TEXTE À EXAMINER:
##########
Le Nouveau Monde, ou la taxation de notre quotidien

Publié le par Weber Michaël

Nous y voilà donc : le 17 novembre prochain une bonne partie de nos concitoyens seront dans la rue. La hausse du prix des carburants peut être le point de rupture politique. Histoire d’une chronique annoncée : hausse des carburants contre fiscalité environnementale.

 

La ficelle est grosse mais cette fois-ci l'argument ne passe plus : l'écologie – alors que nous la savons urgente – est devenue une excuse pour augmenter les taxes, et vous aurez du mal à faire entendre le contraire aux français. Les élus locaux peuvent témoigner quotidiennement du décrochage entre la nécessité de la cause écologique et les préoccupations des français. Mais ont-ils tort ?

 

La transition écologique n'est pas la décroissance

 

Par exemple, la hausse du prix du carburant est le résultat de deux facteurs: la hausse du prix du pétrole d’une part, et la fiscalité que je dis punitive qui a pour but de dissuader les consommateurs. Pour la hausse du prix du pétrole qui dépend de l'OPEP et de sa cotation, disons que le gouvernement français n'est pas le seul à avoir voix au chapitre.
##########
DONNÉES DE L'EXERCICE:

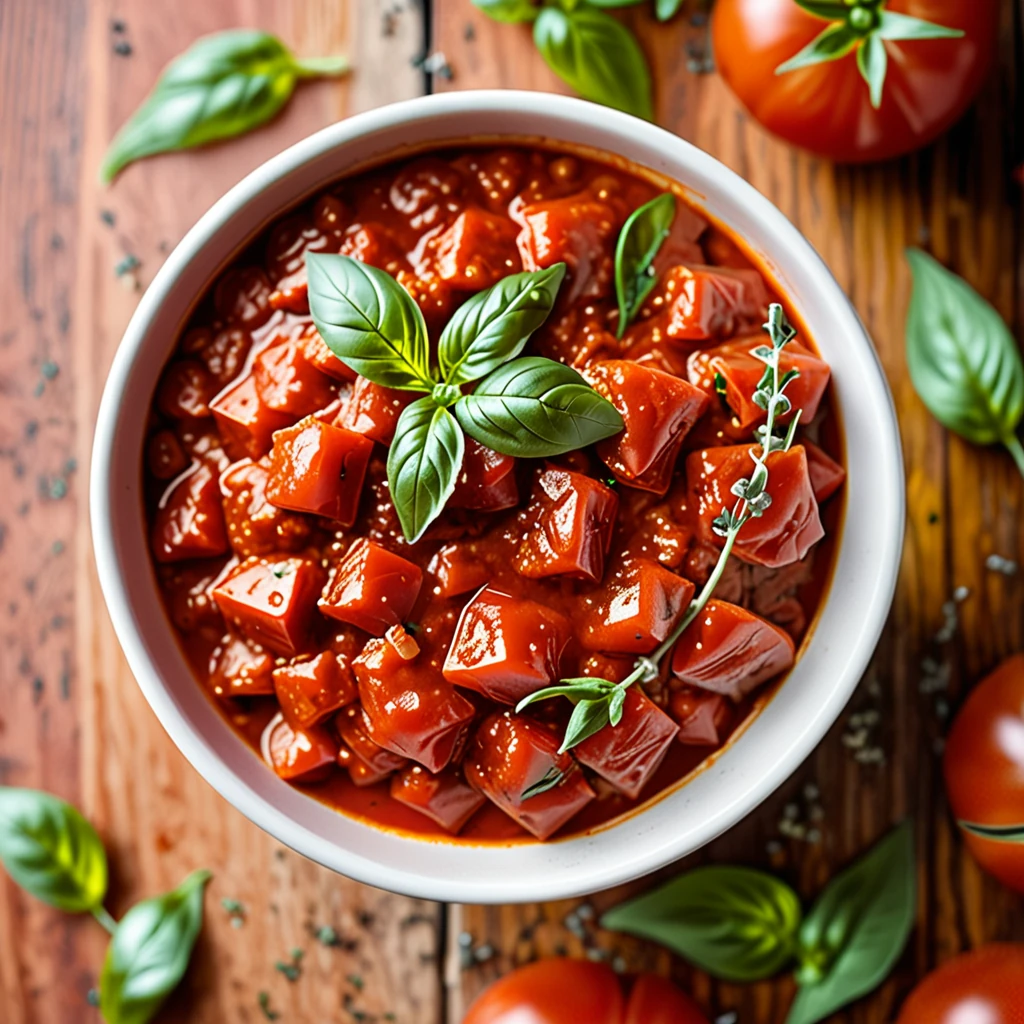 Classic Tomato Sauce with Thyme and Basil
##########
CONSIGNES DE L'EXERCICE:
(a) Selon le texte sur la hausse des carburants, quels sont les deux facteurs qui expliquent l'augmentation du prix du carburant ?
(b) Rédigez la suite du texte sur la hausse des carburants.

VOS RÉPONSES ÉCRITES:
(a) La hausse du prix du pétrole et une fiscalité qualifiée de punitive, qui vise à dissuader les consommateurs.

(b)
 

Pour la fiscalité en revanche, je dénonce depuis longtemps une erreur d’analyse. Cette fiscalité ne dissuade pas : elle punit, en particulier les millions de français qui vivent à la campagne, dans les territoires péri-urbains mais aussi ceux à qui on a demandé d'être mobiles pour trouver un emploi. Ont-ils le choix de se passer des véhicules ? Non.  A la campagne on utilise la voiture pour aller chercher son pain, pour amener les enfants à l’école et principalement pour aller travailler. C’est en cela que le Président Macron fait une erreur en disant qu’il « préfère la taxation du carburant à la taxation du travail », car dans les faits cette fiscalité environnementale est une autre taxation du travail. Qui sont les premiers à en pâtir ? Les ouvriers, ceux qui travaillent et qui gagnent à peine plus que les minimas sociaux, ceux qui se demandent déjà chaque jour s’il ne vaut mieux pas être au chômage plutôt que de travailler pour payer son plein d’essence.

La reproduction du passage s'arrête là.